SUPPLIED RECORDS:
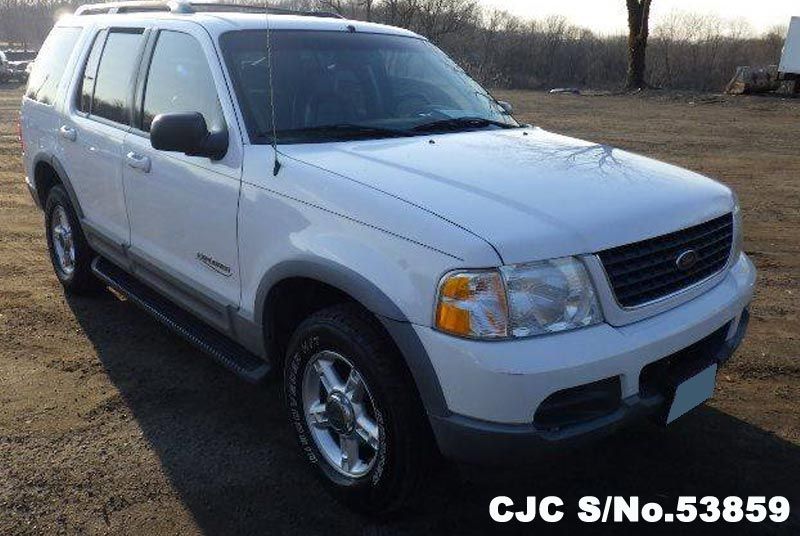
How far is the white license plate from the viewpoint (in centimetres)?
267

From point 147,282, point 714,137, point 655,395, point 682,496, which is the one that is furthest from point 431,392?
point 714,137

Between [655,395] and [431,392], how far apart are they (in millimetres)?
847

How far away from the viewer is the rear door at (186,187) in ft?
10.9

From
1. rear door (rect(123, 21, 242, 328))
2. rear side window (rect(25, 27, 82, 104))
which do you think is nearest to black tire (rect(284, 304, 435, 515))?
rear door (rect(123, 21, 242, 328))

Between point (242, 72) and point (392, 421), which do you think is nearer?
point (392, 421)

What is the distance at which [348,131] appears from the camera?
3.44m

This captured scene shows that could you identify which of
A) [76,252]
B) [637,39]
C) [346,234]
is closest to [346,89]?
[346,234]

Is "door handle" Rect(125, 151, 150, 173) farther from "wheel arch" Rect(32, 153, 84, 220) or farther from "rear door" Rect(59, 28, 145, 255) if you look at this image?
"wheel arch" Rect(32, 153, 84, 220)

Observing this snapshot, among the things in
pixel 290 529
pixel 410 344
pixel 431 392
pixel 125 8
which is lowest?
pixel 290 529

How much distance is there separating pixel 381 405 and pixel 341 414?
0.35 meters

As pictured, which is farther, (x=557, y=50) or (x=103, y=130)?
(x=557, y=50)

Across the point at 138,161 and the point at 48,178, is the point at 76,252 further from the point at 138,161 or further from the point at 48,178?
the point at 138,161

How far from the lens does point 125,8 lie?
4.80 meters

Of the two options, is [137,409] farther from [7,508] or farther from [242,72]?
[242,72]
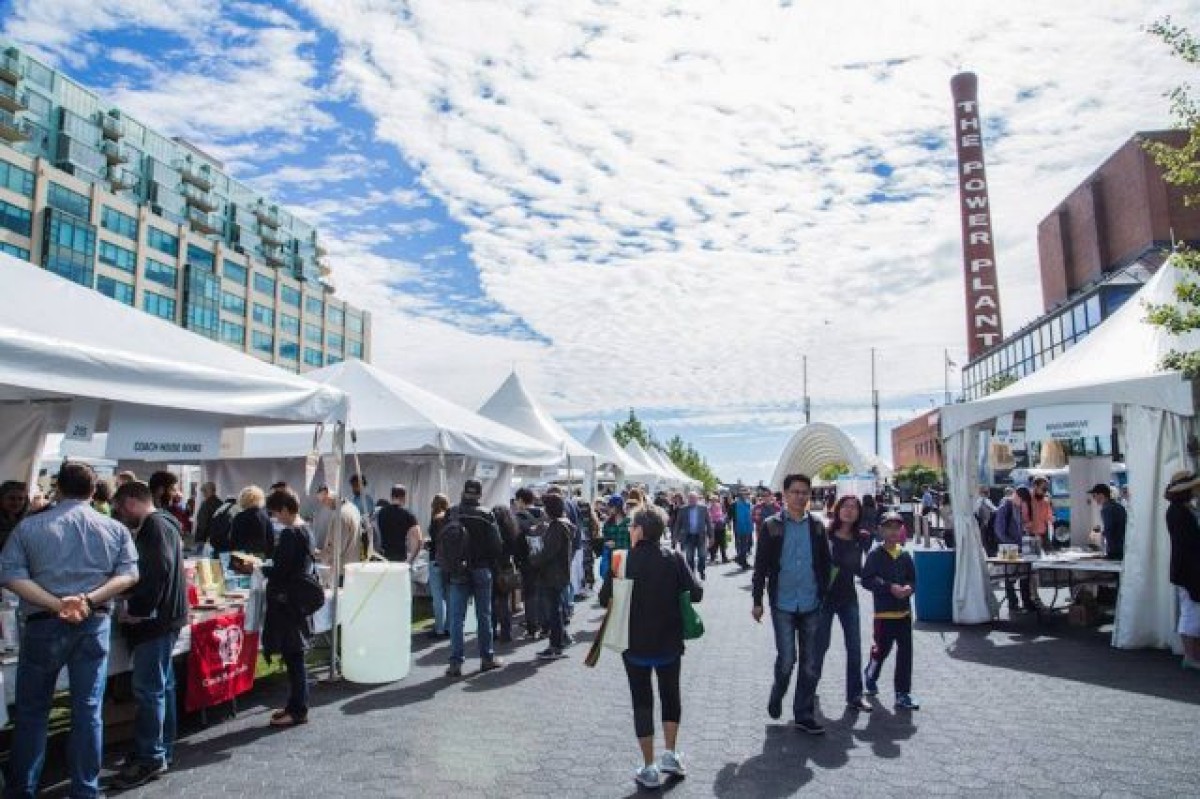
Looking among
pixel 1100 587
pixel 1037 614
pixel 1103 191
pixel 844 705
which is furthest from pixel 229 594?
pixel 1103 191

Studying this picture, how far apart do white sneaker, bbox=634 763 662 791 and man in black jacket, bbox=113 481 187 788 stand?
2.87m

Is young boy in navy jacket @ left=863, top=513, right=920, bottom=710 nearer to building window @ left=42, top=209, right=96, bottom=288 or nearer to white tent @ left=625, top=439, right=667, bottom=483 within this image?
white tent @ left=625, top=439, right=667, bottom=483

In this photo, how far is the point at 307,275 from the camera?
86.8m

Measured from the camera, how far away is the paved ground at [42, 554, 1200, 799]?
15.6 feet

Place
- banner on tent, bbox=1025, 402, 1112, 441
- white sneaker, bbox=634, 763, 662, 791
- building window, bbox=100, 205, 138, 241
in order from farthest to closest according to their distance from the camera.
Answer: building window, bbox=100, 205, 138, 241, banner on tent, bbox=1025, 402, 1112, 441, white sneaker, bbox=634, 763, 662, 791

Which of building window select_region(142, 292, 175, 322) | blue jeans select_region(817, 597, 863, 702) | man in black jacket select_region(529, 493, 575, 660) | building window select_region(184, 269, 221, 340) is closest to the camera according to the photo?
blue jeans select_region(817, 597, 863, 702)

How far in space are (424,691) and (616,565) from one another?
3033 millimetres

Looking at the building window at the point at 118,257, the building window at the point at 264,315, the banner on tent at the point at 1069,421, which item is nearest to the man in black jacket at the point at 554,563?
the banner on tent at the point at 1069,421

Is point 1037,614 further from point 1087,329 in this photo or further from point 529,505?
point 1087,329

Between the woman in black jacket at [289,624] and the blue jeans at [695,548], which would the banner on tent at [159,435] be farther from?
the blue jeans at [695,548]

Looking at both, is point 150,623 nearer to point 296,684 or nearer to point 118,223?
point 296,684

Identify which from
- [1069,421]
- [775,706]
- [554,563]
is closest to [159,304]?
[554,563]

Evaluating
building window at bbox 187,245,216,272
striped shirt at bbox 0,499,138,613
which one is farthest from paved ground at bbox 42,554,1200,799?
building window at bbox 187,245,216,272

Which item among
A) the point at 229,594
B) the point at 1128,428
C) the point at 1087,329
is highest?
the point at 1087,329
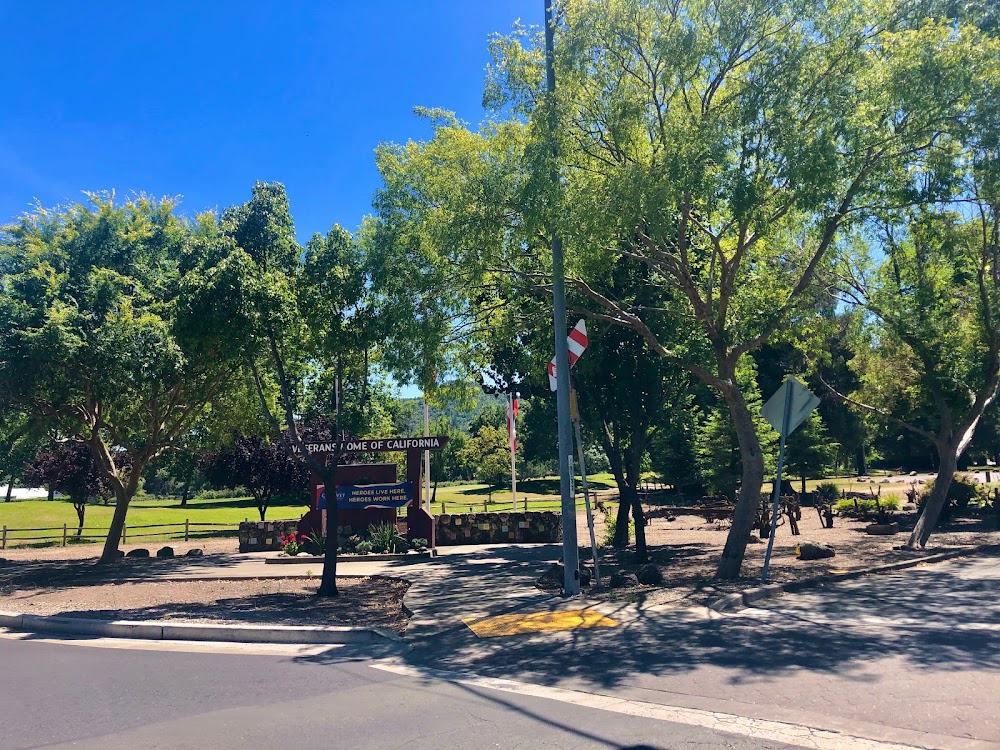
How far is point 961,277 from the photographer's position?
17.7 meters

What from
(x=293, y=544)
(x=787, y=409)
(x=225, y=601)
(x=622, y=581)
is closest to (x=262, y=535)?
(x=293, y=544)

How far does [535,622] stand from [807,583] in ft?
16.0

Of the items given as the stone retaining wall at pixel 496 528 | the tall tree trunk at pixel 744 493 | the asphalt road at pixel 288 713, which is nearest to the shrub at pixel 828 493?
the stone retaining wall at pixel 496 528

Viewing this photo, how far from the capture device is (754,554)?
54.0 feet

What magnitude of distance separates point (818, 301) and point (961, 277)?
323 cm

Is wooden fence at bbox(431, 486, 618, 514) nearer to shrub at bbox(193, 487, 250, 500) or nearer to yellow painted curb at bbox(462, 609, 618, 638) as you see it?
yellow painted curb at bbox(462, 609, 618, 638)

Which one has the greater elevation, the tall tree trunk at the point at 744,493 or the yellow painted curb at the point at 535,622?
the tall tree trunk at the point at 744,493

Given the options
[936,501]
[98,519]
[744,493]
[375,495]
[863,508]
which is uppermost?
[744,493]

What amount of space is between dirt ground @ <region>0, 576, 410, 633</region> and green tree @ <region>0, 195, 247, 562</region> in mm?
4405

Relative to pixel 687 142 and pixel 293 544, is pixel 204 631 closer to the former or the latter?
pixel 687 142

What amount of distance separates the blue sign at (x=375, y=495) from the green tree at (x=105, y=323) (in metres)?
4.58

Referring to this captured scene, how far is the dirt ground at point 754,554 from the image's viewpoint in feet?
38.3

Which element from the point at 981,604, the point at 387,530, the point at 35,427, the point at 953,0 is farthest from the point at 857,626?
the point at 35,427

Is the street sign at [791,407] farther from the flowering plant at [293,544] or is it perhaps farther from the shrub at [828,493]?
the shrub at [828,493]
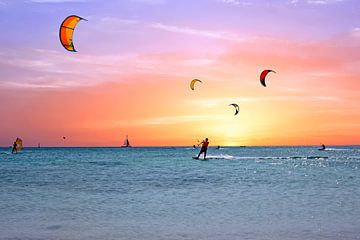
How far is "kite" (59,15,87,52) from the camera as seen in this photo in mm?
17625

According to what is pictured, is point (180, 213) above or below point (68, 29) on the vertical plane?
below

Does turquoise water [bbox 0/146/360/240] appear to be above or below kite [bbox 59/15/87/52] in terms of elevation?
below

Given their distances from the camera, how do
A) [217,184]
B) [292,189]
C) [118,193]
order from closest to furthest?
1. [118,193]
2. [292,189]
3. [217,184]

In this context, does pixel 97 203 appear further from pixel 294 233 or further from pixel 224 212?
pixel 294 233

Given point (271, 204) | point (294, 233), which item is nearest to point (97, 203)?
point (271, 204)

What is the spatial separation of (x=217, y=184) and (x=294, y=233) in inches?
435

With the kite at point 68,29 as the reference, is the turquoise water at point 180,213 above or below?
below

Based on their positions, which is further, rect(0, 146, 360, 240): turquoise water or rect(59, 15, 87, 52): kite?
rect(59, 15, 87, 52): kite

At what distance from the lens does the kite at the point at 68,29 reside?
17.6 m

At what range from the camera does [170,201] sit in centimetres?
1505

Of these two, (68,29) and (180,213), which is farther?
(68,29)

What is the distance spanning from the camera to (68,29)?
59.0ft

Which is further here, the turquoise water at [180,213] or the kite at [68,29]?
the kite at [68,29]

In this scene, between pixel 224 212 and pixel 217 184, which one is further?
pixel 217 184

STATED EXERCISE: Leave every image out, and retype the material exactly.

SOLVED PROBLEM:
How far is the white license plate from the viewpoint (in centimetres)?
267

From point 147,282, point 714,137, point 655,395, point 682,496, which is the one that is furthest from point 431,392?
point 714,137

Between [655,395] and [431,392], how far apart are they (in millimetres)?
847

How far away from the viewer is the rear door at (186,187) in ft?
10.9

From
1. rear door (rect(123, 21, 242, 328))
2. rear side window (rect(25, 27, 82, 104))
which do you think is nearest to black tire (rect(284, 304, 435, 515))?
rear door (rect(123, 21, 242, 328))

Between point (242, 72) and point (392, 421), which do you think is nearer?
point (392, 421)

What is the distance at which [348,131] appears from the camera?
3.44m

This captured scene shows that could you identify which of
A) [76,252]
B) [637,39]
C) [346,234]
is closest to [346,89]?
[346,234]

Is "door handle" Rect(125, 151, 150, 173) farther from "wheel arch" Rect(32, 153, 84, 220) or farther from "rear door" Rect(59, 28, 145, 255) if you look at this image?
"wheel arch" Rect(32, 153, 84, 220)

Observing this snapshot, among the things in
pixel 290 529
pixel 410 344
pixel 431 392
pixel 125 8
which is lowest?
pixel 290 529

How much distance is there separating pixel 381 405 and pixel 341 414?
0.35 meters

As pictured, which is farther, (x=557, y=50) or (x=103, y=130)?
(x=557, y=50)

Across the point at 138,161 and the point at 48,178, is the point at 76,252 further from the point at 138,161 or further from the point at 48,178?
the point at 138,161

How far from the lens does point 125,8 lie?
4.80 meters

Of the two options, is [137,409] farther from [7,508] or farther from [242,72]?
[242,72]
Looking among
pixel 1100 587
pixel 1037 614
pixel 1103 191
pixel 844 705
which is furthest from pixel 229 594?
pixel 1103 191

Studying this picture, how far apart do white sneaker, bbox=634 763 662 791 and man in black jacket, bbox=113 481 187 788 stand?
2.87m

Is young boy in navy jacket @ left=863, top=513, right=920, bottom=710 nearer to building window @ left=42, top=209, right=96, bottom=288 or nearer to white tent @ left=625, top=439, right=667, bottom=483 within this image?
white tent @ left=625, top=439, right=667, bottom=483

In this photo, how far is the point at 307,275 from the camera?
86.8m

Measured from the camera, how far away is the paved ground at [42, 554, 1200, 799]?
15.6 feet

Place
- banner on tent, bbox=1025, 402, 1112, 441
- white sneaker, bbox=634, 763, 662, 791
- building window, bbox=100, 205, 138, 241
in order from farthest to closest according to their distance from the camera.
Answer: building window, bbox=100, 205, 138, 241, banner on tent, bbox=1025, 402, 1112, 441, white sneaker, bbox=634, 763, 662, 791

Which of building window select_region(142, 292, 175, 322) | blue jeans select_region(817, 597, 863, 702) | man in black jacket select_region(529, 493, 575, 660) | building window select_region(184, 269, 221, 340) is closest to the camera according to the photo?
blue jeans select_region(817, 597, 863, 702)

How far in space are (424,691) and (616,565) from one another?
3033 millimetres

Looking at the building window at the point at 118,257, the building window at the point at 264,315, the banner on tent at the point at 1069,421, which item is nearest to the man in black jacket at the point at 554,563?
the banner on tent at the point at 1069,421

Is point 1037,614 further from point 1087,329 in this photo or further from point 529,505?
point 1087,329

Between the woman in black jacket at [289,624] and the blue jeans at [695,548], which would the banner on tent at [159,435] be farther from?
the blue jeans at [695,548]

Looking at both, is point 150,623 nearer to point 296,684 or nearer to point 118,223?
point 296,684

Identify which from
- [1069,421]
- [775,706]
- [554,563]
is closest to [159,304]?
[554,563]

Evaluating
building window at bbox 187,245,216,272
striped shirt at bbox 0,499,138,613
which one is farthest from paved ground at bbox 42,554,1200,799?
building window at bbox 187,245,216,272

Which item among
A) the point at 229,594
B) the point at 1128,428
C) the point at 1087,329
is highest?
the point at 1087,329
How far is point 961,277 from the photographer's position?
17.7 meters

What from
(x=293, y=544)
(x=787, y=409)
(x=225, y=601)
(x=622, y=581)
is closest to (x=262, y=535)?
(x=293, y=544)

How far does [535,622] stand from [807,583] in ft?
16.0

Of the items given as the stone retaining wall at pixel 496 528 | the tall tree trunk at pixel 744 493 | the asphalt road at pixel 288 713, which is nearest to the shrub at pixel 828 493?
the stone retaining wall at pixel 496 528

Viewing this photo, how far from the capture device is (754,554)?
54.0 feet

What magnitude of distance separates point (818, 301) and point (961, 277)?
323 cm

Is wooden fence at bbox(431, 486, 618, 514) nearer to shrub at bbox(193, 487, 250, 500) or nearer to yellow painted curb at bbox(462, 609, 618, 638) as you see it?
yellow painted curb at bbox(462, 609, 618, 638)

Which one has the greater elevation, the tall tree trunk at the point at 744,493 or the yellow painted curb at the point at 535,622?
the tall tree trunk at the point at 744,493

Given the options
[936,501]
[98,519]
[744,493]
[375,495]
[863,508]
which is uppermost?
[744,493]

What amount of space is between dirt ground @ <region>0, 576, 410, 633</region> and green tree @ <region>0, 195, 247, 562</region> in mm?
4405

Relative to pixel 687 142 and pixel 293 544, is pixel 204 631 closer to the former or the latter?
pixel 687 142

What amount of distance separates the blue sign at (x=375, y=495) from the green tree at (x=105, y=323) (in metres)?
4.58

Referring to this captured scene, how far is the dirt ground at point 754,554 from the image's viewpoint in feet?
38.3

Which element from the point at 981,604, the point at 387,530, the point at 35,427, the point at 953,0 is farthest from the point at 857,626?
the point at 35,427

Is the street sign at [791,407] farther from the flowering plant at [293,544] or is it perhaps farther from the shrub at [828,493]?
the shrub at [828,493]
How far is "kite" (59,15,87,52) from the camera as seen in this photo in mm?
17625

According to what is pictured, is point (180, 213) above or below point (68, 29) on the vertical plane?
below

Does turquoise water [bbox 0/146/360/240] appear to be above or below kite [bbox 59/15/87/52] in terms of elevation?
below

Given their distances from the camera, how do
A) [217,184]
B) [292,189]
C) [118,193]
order from closest to furthest?
1. [118,193]
2. [292,189]
3. [217,184]

In this context, does pixel 97 203 appear further from pixel 294 233 or further from pixel 224 212?
pixel 294 233

Given point (271, 204) | point (294, 233), which item is nearest to point (97, 203)?
point (271, 204)

What is the spatial separation of (x=217, y=184) and (x=294, y=233) in inches?
435

With the kite at point 68,29 as the reference, is the turquoise water at point 180,213 above or below?
below

Based on their positions, which is further, rect(0, 146, 360, 240): turquoise water or rect(59, 15, 87, 52): kite?
rect(59, 15, 87, 52): kite

At what distance from the lens does the kite at the point at 68,29 reside?
17.6 m

At what range from the camera does [170,201] sit in centimetres?
1505

Of these two, (68,29) and (180,213), which is farther?
(68,29)

What is the distance spanning from the camera to (68,29)?
59.0ft

Which is further here, the turquoise water at [180,213] or the kite at [68,29]?
the kite at [68,29]

In this scene, between pixel 224 212 and pixel 217 184, which one is further?
pixel 217 184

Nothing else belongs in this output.